== What is required ==
Translate into Spanish the following sentence from the abstract on monoclonal antibody combination therapy: "The SARS-CoV-2 pandemic has already infected more than 141 million people worldwide and resulted in 3.01 million deaths."

== Text block ==
== Segment start ==

Combination Therapy and Monoclonal Antibodies: The First Major Therapeutic Opportunity to Change the Clinical History in the Sars-Cov-2 Era: A Mini Review Download PDF

Journal Name : SunText Review of Virology

DOI : 10.51737/2766-5003.2021.017

Article Type : Case Report

Authors : Weimer LE1, Cattari G, Binelli A, Fanales-Belasio E, Piras S and Sensi F

Keywords : Sars-Cov-2; Bamlanivimab - etesevimab

Abstract

In December 2019, the sudden arrival and devastating spread of the SARS-COV-2 pandemic has stimulated an accelerated programme of international research to identify effective ways to limit the spread of infection and to reduce the morbidity and mortality associated with SARS-COV-2 the novel coronavirus disease-19 (COVID-19). The SARS-CoV-2 pandemic has already infected more than 141 million people worldwide and resulted in 3.01 million deaths. Due to the limited number of vaccine for the general population in most countries, the combination of monoclonal antibody (mAb) remains an important Therapeutic Opportunity to change the Clinical History in the Sars-Cov-2 Era and the multiorgan involviment, especially in the elderly individuals. More than 50 monoclonal antibody-related clinical trials are being conducted in different countries around the world, with few of them nearing the completion of the third and fourth phase clinical trial. Recently the FDA (Food AND Drug Administration) approved the emergence use authorization of combination therapy of monoclonal antibody including REGEN-COV (casirivimab and imdevimab, administered together), the combination bamlanivimab - etesevimab and revoked the authorization (EUA) that allowed   bamlanivimab therapy alone. This minireview explain the importance of Combination Therapy with Monoclonal Antibodies as The First Major Therapeutic Opportunity to change the Clinical History in the Sars-Cov-2 Era.

== Segment end ==

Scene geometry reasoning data
== Segment start ==

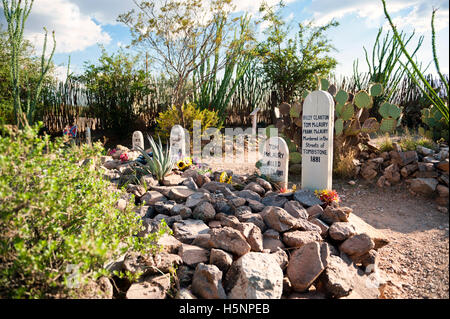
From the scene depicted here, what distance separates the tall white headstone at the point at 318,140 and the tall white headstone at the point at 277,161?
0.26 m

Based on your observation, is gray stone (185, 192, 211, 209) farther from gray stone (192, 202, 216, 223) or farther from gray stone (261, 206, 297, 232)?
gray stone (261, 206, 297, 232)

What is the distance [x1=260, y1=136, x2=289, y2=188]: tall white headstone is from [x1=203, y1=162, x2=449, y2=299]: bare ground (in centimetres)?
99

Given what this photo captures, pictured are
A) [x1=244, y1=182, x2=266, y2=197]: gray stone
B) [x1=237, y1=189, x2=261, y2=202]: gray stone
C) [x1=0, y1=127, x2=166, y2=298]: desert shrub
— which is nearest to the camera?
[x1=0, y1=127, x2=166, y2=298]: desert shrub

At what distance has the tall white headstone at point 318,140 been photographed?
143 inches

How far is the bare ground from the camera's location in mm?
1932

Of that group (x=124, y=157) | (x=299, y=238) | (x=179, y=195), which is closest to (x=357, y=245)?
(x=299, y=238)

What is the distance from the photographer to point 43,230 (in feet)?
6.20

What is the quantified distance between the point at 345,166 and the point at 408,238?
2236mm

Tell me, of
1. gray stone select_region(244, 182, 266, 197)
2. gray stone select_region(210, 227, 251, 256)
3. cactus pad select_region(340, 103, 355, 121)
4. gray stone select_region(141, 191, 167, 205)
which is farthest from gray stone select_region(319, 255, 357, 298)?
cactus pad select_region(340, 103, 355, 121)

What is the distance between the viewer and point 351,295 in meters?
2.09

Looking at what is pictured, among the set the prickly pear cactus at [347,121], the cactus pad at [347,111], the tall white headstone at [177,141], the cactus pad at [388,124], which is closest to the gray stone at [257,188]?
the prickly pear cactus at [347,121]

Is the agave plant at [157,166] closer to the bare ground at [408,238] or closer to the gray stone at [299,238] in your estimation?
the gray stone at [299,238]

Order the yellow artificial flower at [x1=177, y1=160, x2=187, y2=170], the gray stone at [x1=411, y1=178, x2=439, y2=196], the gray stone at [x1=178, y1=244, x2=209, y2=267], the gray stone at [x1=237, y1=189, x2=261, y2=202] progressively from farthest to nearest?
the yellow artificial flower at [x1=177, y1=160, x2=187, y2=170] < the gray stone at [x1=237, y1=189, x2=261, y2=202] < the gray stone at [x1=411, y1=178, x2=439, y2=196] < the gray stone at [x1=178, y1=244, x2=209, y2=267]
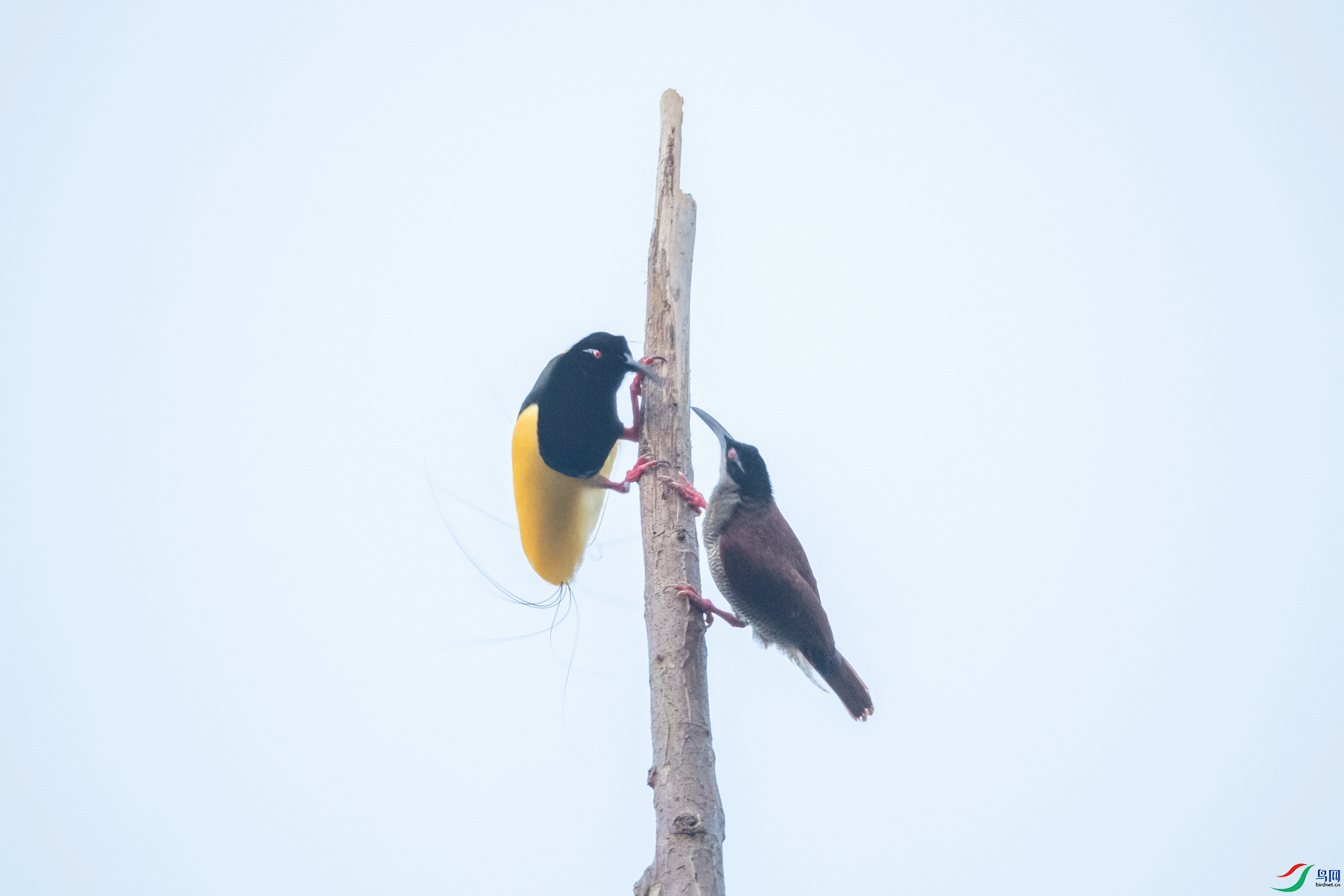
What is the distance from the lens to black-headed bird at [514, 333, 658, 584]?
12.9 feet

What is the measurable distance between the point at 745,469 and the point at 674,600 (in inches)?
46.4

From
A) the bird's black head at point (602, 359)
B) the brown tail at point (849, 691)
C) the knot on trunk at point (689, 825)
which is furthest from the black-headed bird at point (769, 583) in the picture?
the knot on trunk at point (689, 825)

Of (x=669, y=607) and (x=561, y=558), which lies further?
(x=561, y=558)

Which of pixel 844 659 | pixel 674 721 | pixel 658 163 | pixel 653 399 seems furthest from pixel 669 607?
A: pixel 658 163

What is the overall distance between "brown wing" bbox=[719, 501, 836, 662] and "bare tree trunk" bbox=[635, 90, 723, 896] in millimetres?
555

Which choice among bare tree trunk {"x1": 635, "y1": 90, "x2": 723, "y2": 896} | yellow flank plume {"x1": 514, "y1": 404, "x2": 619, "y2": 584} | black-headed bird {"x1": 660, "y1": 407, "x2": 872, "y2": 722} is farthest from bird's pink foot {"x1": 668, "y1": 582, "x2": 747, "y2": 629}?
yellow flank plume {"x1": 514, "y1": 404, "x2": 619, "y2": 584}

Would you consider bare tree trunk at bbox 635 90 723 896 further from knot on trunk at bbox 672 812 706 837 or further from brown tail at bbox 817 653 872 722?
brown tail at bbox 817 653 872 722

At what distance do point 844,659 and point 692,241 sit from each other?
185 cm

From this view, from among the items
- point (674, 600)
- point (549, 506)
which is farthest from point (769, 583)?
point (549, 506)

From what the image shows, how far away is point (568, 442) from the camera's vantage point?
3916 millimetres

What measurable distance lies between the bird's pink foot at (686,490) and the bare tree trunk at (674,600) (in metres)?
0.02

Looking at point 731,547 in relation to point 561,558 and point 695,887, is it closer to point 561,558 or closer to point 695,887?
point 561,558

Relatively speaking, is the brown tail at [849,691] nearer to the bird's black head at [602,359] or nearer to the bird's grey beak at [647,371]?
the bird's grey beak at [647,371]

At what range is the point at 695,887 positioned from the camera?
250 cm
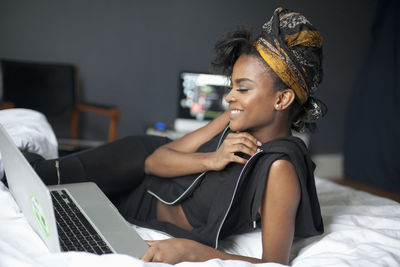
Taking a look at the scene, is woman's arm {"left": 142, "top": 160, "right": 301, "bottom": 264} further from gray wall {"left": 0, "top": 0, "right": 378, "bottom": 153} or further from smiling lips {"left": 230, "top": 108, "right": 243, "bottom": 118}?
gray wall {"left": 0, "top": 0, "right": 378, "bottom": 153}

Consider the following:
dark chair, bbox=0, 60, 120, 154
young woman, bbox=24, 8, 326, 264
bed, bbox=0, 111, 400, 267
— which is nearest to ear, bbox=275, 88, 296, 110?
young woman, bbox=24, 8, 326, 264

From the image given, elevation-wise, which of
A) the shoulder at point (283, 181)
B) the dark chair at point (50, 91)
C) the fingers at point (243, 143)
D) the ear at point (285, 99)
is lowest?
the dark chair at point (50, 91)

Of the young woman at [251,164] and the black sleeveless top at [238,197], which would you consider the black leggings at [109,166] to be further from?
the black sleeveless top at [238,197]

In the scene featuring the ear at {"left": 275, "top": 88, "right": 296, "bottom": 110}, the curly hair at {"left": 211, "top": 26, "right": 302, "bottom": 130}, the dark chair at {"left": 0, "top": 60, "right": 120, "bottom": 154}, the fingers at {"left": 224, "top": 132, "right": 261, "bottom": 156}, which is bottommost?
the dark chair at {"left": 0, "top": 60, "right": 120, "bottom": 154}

== Segment end ==

== Expected answer ==
La pandemia de SARS-CoV-2 ya ha infectado a más de 141 millones de personas en todo el mundo y ha causado 3,01 millones de muertes.